Google Cloud Professional Machine Learning Engineer — Question 230
You work for a retail company that is using a regression model built with BigQuery ML to predict product sales. This model is being used to serve online predictions. Recently you developed a new version of the model that uses a different architecture (custom model). Initial analysis revealed that both models are performing as expected. You want to deploy the new version of the model to production and monitor the performance over the next two months. You need to minimize the impact to the existing and future model users. How should you deploy the model?
Answer options
- A. Import the new model to the same Vertex AI Model Registry as a different version of the existing model. Deploy the new model to the same Vertex AI endpoint as the existing model, and use traffic splitting to route 95% of production traffic to the BigQuery ML model and 5% of production traffic to the new model.

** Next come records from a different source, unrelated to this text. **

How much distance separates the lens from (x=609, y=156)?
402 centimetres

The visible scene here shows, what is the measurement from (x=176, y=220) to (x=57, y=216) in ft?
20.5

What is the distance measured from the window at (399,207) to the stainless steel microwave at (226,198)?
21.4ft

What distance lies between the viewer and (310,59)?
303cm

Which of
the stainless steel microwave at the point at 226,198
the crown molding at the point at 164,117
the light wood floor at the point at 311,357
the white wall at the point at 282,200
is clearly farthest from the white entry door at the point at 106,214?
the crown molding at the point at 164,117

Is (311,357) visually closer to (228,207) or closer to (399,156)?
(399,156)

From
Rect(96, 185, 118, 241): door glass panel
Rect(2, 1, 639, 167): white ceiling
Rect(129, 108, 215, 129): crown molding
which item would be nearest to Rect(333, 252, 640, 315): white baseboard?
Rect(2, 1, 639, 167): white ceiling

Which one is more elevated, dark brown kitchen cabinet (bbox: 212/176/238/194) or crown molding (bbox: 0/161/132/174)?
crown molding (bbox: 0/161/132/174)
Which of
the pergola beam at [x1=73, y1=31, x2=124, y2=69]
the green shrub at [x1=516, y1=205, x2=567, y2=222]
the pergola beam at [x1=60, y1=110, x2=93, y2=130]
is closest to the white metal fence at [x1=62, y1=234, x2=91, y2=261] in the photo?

- B. Import the new model to the same Vertex AI Model Registry as the existing model. Deploy the models to one Vertex AI endpoint. Route 95% of production traffic to the BigQuery ML model and 5% of production traffic to the new model.

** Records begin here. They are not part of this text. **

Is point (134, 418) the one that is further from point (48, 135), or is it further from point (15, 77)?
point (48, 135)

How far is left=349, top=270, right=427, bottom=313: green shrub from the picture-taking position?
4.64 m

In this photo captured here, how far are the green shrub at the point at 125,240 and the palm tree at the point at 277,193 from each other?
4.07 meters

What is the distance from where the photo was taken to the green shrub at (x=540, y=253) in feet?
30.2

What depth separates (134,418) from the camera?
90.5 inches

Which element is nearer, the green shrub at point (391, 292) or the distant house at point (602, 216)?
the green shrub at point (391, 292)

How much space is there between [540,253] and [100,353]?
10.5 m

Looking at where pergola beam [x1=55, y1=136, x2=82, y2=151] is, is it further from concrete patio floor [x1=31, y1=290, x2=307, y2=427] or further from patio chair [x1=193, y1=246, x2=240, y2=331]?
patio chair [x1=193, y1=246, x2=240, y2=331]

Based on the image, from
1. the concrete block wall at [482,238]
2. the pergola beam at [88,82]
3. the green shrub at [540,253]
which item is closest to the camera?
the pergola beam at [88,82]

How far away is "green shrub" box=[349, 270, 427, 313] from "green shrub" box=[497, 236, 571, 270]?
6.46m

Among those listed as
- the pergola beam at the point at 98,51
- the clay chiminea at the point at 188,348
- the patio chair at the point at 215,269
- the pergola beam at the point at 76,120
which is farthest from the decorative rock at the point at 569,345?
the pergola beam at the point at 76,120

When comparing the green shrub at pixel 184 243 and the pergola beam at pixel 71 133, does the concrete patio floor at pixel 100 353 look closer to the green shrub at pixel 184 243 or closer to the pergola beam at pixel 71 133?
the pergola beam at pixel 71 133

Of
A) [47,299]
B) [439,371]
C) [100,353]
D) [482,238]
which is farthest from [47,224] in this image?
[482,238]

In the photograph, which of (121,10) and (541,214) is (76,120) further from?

- C. Import the new model to the same Vertex AI Model Registry as the existing model. Deploy each model to a separate Vertex AI endpoint.
- D. Deploy the new model to a separate Vertex AI endpoint. Create a Cloud Run service that routes the prediction requests to the corresponding endpoints based on the input feature values.
Correct answer: A
Explanation
The correct answer is A because it allows for gradual testing of the new model with minimal disruption to users by splitting traffic. This approach ensures that the existing model continues to serve the majority of requests while still allowing for the new model to be evaluated in a controlled manner. Options B and C do not adequately utilize traffic splitting, and option D introduces unnecessary complexity with a separate service.